Yesterday: take away bank accounts from icky businesses like payday lenders.  Today: take away bank accounts from icky businesses like mom and pop gun dealers.  Tomorrow: take away bank accounts from people who support icky causes like restoration of the constitution.  Your Federal Government at work. 


1 comment:

  1. The test case of this was Gibson Guitar. By using obscure Indian (call center not Casino) law on the sale of obscure hardwoods, Gibson was SWAT team raided and shut down. After a YEAR, they were able to begin operations again but have yet to get all their property back.

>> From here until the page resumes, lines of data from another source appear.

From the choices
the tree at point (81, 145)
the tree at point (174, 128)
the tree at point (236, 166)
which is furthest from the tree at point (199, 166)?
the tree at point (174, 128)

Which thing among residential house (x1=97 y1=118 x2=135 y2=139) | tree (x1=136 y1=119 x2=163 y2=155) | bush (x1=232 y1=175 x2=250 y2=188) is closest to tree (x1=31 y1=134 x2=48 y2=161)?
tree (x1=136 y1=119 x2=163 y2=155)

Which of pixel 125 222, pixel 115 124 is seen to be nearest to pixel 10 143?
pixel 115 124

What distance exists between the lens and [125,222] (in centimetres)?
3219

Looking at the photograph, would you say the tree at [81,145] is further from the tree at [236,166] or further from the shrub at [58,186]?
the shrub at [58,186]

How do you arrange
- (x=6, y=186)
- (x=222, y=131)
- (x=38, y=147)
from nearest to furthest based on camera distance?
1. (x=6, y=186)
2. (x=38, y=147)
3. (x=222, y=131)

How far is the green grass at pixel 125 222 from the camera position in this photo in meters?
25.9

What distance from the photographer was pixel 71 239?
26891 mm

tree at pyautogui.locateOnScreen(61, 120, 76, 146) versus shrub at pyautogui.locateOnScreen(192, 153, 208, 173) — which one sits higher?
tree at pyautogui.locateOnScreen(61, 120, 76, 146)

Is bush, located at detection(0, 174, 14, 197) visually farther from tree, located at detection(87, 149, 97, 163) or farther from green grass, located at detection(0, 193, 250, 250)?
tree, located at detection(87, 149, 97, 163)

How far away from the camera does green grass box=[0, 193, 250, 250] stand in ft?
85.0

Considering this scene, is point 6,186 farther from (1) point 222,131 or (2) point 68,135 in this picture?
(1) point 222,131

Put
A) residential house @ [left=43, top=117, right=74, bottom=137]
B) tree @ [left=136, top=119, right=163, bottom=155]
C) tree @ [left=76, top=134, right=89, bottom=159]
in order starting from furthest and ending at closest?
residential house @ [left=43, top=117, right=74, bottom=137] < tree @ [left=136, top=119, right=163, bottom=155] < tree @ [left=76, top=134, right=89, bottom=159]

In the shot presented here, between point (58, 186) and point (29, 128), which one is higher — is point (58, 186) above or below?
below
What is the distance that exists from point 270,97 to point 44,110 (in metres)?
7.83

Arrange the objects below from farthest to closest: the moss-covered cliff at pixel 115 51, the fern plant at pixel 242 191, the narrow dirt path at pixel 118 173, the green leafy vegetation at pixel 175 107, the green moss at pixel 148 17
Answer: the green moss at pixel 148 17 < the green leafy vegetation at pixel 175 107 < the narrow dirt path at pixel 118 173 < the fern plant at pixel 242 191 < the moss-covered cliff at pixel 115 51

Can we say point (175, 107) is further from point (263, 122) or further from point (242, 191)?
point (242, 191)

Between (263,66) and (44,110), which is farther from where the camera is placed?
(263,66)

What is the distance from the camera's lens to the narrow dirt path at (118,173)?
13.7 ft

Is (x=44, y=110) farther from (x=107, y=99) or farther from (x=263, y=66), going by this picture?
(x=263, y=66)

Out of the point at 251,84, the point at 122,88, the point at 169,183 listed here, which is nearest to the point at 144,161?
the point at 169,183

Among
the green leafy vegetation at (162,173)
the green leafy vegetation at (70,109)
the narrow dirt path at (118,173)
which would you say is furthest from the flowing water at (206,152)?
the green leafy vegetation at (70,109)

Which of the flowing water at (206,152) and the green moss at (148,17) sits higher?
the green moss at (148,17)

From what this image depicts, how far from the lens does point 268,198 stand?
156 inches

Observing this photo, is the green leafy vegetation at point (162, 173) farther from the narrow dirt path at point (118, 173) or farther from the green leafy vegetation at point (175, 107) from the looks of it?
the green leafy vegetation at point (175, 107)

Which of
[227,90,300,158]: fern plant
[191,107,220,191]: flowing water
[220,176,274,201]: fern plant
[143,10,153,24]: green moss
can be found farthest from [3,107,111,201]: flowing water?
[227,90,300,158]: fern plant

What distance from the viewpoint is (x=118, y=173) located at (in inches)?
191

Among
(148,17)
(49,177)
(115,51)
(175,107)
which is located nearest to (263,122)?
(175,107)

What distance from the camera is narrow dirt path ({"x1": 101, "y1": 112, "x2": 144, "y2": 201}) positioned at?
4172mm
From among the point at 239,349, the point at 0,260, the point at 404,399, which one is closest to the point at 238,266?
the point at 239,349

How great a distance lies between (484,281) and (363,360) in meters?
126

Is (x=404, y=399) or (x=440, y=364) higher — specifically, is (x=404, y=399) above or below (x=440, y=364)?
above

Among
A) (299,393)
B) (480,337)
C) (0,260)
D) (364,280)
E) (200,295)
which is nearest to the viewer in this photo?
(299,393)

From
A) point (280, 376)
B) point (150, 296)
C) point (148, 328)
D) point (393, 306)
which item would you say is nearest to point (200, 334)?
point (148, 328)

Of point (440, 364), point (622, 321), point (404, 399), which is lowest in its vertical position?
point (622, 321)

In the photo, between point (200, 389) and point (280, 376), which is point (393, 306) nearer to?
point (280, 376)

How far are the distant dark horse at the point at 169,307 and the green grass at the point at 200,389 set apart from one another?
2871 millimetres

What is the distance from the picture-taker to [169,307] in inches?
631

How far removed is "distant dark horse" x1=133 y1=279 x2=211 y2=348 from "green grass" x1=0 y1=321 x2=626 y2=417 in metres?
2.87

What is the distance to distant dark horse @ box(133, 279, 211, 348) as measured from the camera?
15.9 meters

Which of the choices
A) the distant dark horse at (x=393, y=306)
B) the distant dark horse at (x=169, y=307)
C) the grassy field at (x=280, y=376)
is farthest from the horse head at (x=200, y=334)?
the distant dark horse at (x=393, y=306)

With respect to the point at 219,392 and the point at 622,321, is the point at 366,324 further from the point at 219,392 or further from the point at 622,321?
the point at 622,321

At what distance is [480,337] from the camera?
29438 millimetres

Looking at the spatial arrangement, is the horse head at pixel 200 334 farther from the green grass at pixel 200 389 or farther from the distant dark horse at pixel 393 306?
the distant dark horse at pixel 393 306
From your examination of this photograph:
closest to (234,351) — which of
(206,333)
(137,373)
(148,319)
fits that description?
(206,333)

    The point is to have absolute control over the money making supply of the people.

    Run a Farm? Food and Drug got your ass for "violations", hope you can miss the growing season till a Court looks the matter over.

    Run a factory? Well, the EPA can shut you down for emissions, effect on the environment, waste disposal or just because they don't like your face.

    Got a regular job? EEOC suddenly has reports that you are a "racist" and threatens an "investigation" over civil rights violations that will probably only cost your employer a cool million, or they can fire you and it all will go away.

    We will have to resist and bring such evil down.

    “It is not our part to master all the tides of the world, but to do what is in us for the succour of those years wherein we are set, uprooting the evil in the fields that we know, so that those who live after may have clean earth to till. What weather they shall have is not ours to rule.”